As a further solution, the dual-attention machine model obtains the paraphrase matrix through a slot-query path, and the slot-query path comprises the following steps:
marking the slot value of each character in the input text to obtain a corresponding slot value sequence;
explaining each slot value element in the slot value sequence through a query value explanation layer, and storing explanation contents into each slot value element explanation vector;
and obtaining a paraphrase matrix through the slot value elements and the corresponding paraphrase vectors.
As a further solution, the slot value labeling is performed manually and/or by machine; the paraphrase content in the paraphrase vector comprises synonymy replacement words of the slot values, the text meaning of the slot values, the association degree information of the replacement words of the slot values and the paraphrase information corresponding to the slot values, and the dimension of the paraphrase vector is in direct proportion to the content amount of the paraphrase.
As a further solution, the dual-attention mechanism model obtains the correlation state matrix through a state correlation path, and the state correlation path comprises the following steps:
performing matrix multiplication on the correlation hidden state matrix and the paraphrase matrix to obtain a correlation state matrix;
carrying out important state direction summation on the correlation state matrix to obtain a character important state vector;
solving the importance weight value of each character in the input text in the character importance state vector through a Softmax function layer;
taking the importance weight value of each character in the input text as a vector element to obtain a character importance vector;
performing correlation state direction summation on the correlation state matrix to obtain a slot value correlation state vector;
solving the association degree weight value of each slot value and the corresponding character in the slot value association state vector through a Softmax function layer;
taking the association degree weight value of each slot value and the corresponding character as a vector element to obtain a slot value association degree vector;
and performing head-to-tail splicing on the character importance vector and the slot value association vector in the last dimension to obtain double attention vectors.

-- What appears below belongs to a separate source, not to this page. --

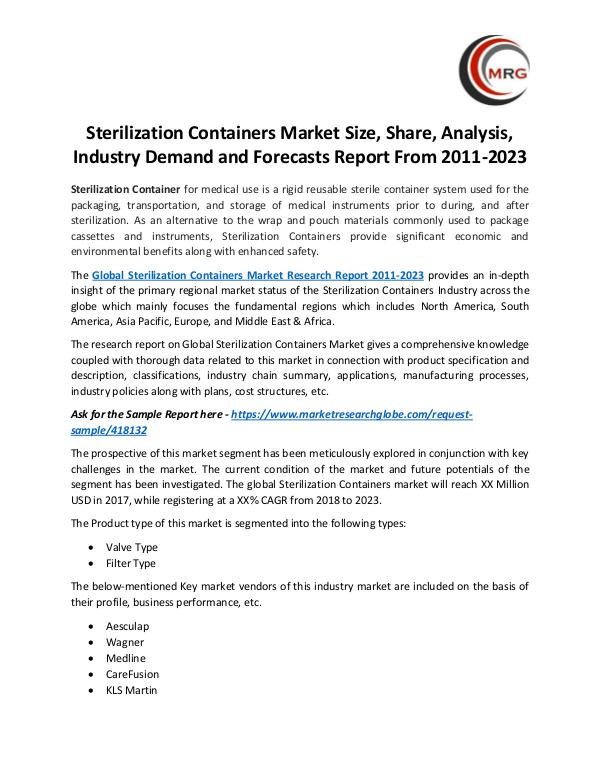 Sterilization Containers Market Size, Share, Analy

As a further solution, the significant status direction, and the associated status direction are determined by:
setting vector elements of an input text vector as row direction elements of an associated hidden state matrix, and expanding the column direction of the associated hidden state matrix through an Embedding layer;
setting the slot value elements as row elements of the paraphrase matrix, and setting the vector elements of the slot value elements corresponding to the paraphrase vector as column elements of the paraphrase matrix;
the row direction of the correlation state matrix is the correlation state direction; the column direction of the associated state matrix is then the significant state direction.
It should be noted that: the correlation state direction and the important state direction are determined according to the horizontal and vertical coordinate elements of the correlation hidden state matrix and the paraphrase matrix, and the implementation selects the mode, and the row direction of the correlation state matrix is fixedly taken as the correlation state direction; and the column direction of the associated state matrix is taken as an important state direction, so that the implementation is convenient.

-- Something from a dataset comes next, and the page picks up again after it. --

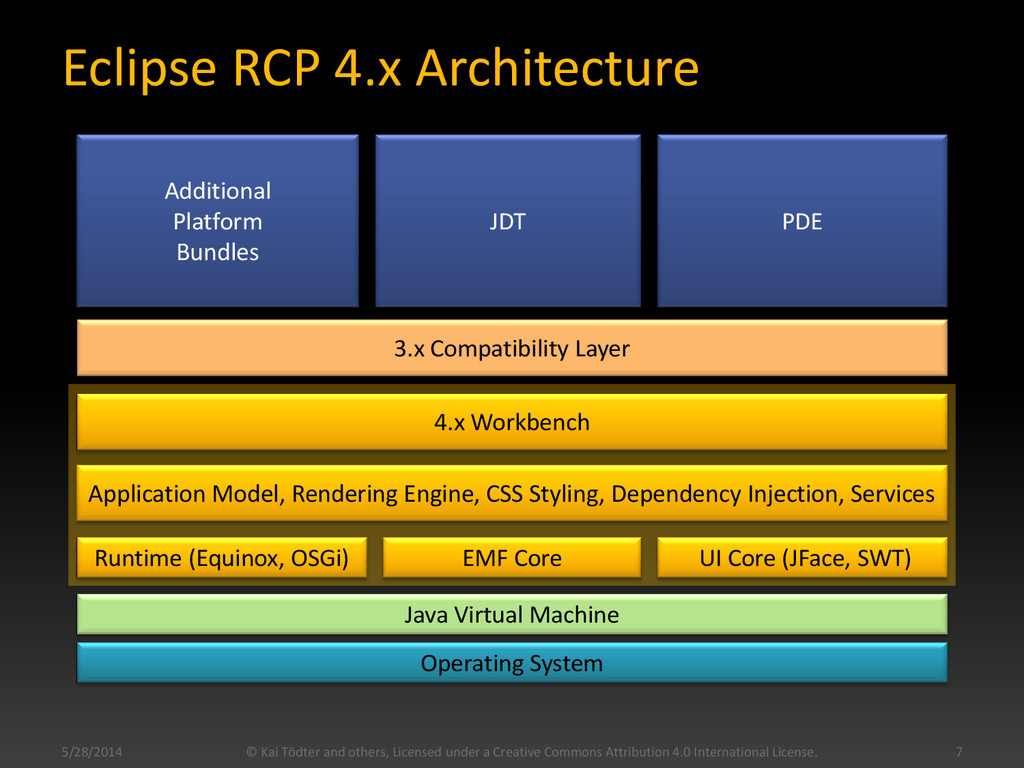 Eclipse RCP 4.x Architecture Operating System J...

It should be noted that: splicing the character importance vector and the slot value association degree vector to obtain a double attention force vector which is twice as large as the dimension of the initially input text slot value sequence, and reducing the dimension into an initial dimension through a Dense layer.
As a further solution, before the training learning of the dual-attention force vector by the deep learning model facing language understanding, a dual-sequence labeling is carried out, wherein the dual-sequence labeling comprises the following steps:
reducing the dimension of the double attention vectors into an initial dimension through a Dense layer, wherein the initial dimension is the same as the groove value sequence;
labeling the double attention vectors by an IOB2 method, and obtaining an original labeling sequence;
removing the labeling prefix of the original labeling sequence, and dividing the original labeling sequence without the prefix into a starting labeling sequence and an ending labeling sequence;
the initial labeling sequence is used for recording initial labels of the same type of labels, and only the first appearing label is reserved for a plurality of continuously appearing labels of the same type;
the end labeling sequence is used for recording end labels of the same type of label, and only the last label is reserved for a plurality of labels of the same type which continuously appear.
It should be noted that: before training, we need to label the training data so that the model knows where the slot values are located in its sequence, and the existing labeling method is: IOB1, IOE1, IOE2, IOBES, IO, etc. are commonly used, but there are many labels in the conventional labeling method, thereby affecting the efficiency of the model, for example, IOBES include 5 kinds of labels, S label is used to represent text blocks composed of a single character, when more than one character is composed, the first character always uses B label, the last character always uses E label, the middle character uses I label, and O, i.e., Other, represents Other, and is used to mark irrelevant characters. In order to solve the above problem, the present embodiment labels the training data by a dual-sequence labeling method, for example:
the original labels noted by IOB2 are: "O O O O B-reserve _ type O B-city I-city B-state O B-party _ size _ description I-party _ size _ description I-party _ size _ description".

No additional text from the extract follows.